# Text section
* * * *

Book Review: The Big Short: Inside the Doomsday Machine
By Michael Lewis
The big idea: The financial crisis that started in 2007 and still ongoing was created and precipitated by the greed, self-deception, and cluelessness of big Wall Street investment banks, ratings agencies, mortgage lenders, insurance firms, and bond investors. Only a few outsiders – small hedge fund players – saw through the ticking time bombs that were subprime mortgage-backed bonds and collateralized debt obligations (CDOs), buying loads of credit default swaps (basically insurance that paid off if those asset-backed securities lost their value) and shorting, i.e. betting against, stocks of financial institutions heavily involved in those toxic investments, making hundreds of millions in dollars for themselves and their investors.
What’s good: After a series of books revolving around technology and sports, Michael Lewis returns to his roots – financial non-fiction, where he made a name for himself with “Liar’s Poker,” his insider account as a Salomon Brothers trader during the 80s. As always, Lewis is a terrific storyteller, always engaging, insightful, and funny. He takes a different twist to explaining the financial crisis – he makes a handful of obscure, unrelated small-time hedge fund players as the heroes of his tale, unfolding his story through their eyes. He exposes the stupidity, corruption, and outsized egos of Wall Street traders and analysts, and manages to explain – quite clearly – the confusing and complex transactions that led to the downfall of many in Wall Street.
What’s bad: His character-driven style certainly makes a book about high finance more of a human interest story, and fully explains the behavior and actions of his lead characters, but since his heroes are not well known, readers may not care too much about their personal details.

* * * *

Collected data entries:
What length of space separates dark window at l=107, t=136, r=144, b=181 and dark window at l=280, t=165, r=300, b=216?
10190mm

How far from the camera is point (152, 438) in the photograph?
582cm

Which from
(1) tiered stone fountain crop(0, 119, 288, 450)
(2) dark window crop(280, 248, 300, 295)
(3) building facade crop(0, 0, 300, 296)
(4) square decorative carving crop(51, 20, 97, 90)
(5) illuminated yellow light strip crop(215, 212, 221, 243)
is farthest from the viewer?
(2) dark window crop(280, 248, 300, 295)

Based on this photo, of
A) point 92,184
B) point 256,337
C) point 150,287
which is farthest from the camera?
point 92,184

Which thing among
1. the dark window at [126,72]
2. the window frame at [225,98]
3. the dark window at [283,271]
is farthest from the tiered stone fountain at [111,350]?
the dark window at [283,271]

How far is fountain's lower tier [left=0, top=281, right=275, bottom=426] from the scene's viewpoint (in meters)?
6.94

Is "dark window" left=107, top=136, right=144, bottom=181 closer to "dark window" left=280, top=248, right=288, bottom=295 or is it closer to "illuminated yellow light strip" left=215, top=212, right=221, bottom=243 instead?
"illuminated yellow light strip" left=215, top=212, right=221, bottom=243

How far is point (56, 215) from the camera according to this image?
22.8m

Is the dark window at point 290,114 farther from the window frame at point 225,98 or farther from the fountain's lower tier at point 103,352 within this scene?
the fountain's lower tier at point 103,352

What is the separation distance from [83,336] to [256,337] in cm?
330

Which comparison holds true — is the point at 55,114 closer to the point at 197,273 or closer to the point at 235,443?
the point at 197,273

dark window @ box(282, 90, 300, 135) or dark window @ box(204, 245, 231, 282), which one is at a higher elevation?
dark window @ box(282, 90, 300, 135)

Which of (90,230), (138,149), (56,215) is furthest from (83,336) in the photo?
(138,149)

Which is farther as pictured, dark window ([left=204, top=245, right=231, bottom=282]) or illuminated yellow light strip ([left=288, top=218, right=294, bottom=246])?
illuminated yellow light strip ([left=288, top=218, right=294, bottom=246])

* * * *

# Activities
1 - Print the part of the review of The Big Short between "What’s bad: His" and "their personal details.", inclusive.
2 - According to the review of The Big Short, why might readers not care much about the personal details of the book's lead characters?
These entries have no connection to the review of The Big Short.

# Per-task answers
1 -
What’s bad: His character-driven style certainly makes a book about high finance more of a human interest story, and fully explains the behavior and actions of his lead characters, but since his heroes are not well known, readers may not care too much about their personal details.

2 - Readers may not care much about those personal details because the book's heroes are not well known.